Thursday, June 4, 2009

Hard Disk Drives: The Good, the Bad and the Ugly

Jon Elerath just published a wonderful paper in the June 2009 Communications of the ACM entitled "Hard Disk Drives: The Good, the Bad and the Ugly". Everyone, especially anyone who believes bit preservation is a solved problem, should read it. He clearly communicates the incredible complexity of the technology inside the familiar 3.5" drive form factor.

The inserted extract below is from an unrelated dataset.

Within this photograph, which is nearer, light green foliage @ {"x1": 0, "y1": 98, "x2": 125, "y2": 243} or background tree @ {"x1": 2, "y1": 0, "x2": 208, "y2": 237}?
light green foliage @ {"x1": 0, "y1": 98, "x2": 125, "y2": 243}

Elerath reviews the range of hard disk failure modes, and shows how difficult it will be for disk manufacturers to maintain the drive reliability constant as disks get bigger. And even if they succeed in keeping drive reliability constant while the disk gets bigger, the bit reliability they deliver goes down. He says:
Multi-terabyte capacity drives using perpendicular recording will be available soon, increasing the probability of both correctable and uncorrectable errors by virtue of the narrowed track widths, lower flying heads, and susceptibility to scratching by softer particle contaminants.
Thus, as I have been saying for a while, just as we are trying to preserve larger and larger numbers of bits, the technologies we use to make those bits reliable are not keeping pace. Elerath concludes:
Only when these high-probability [failure] events are included in the optimization of the RAID operation will reliability improve. Failure to address them is a recipe for disaster.
I agree that RAID technology needs to adapt to the decreasing bit reliability and longer time to repair of newer disk drives. But, as I argued in my iPRES2008 paper (pdf), even if we do a good job of adapting RAID to cope with these problems we will still be many orders of magnitude below the reliability levels digital preservation needs.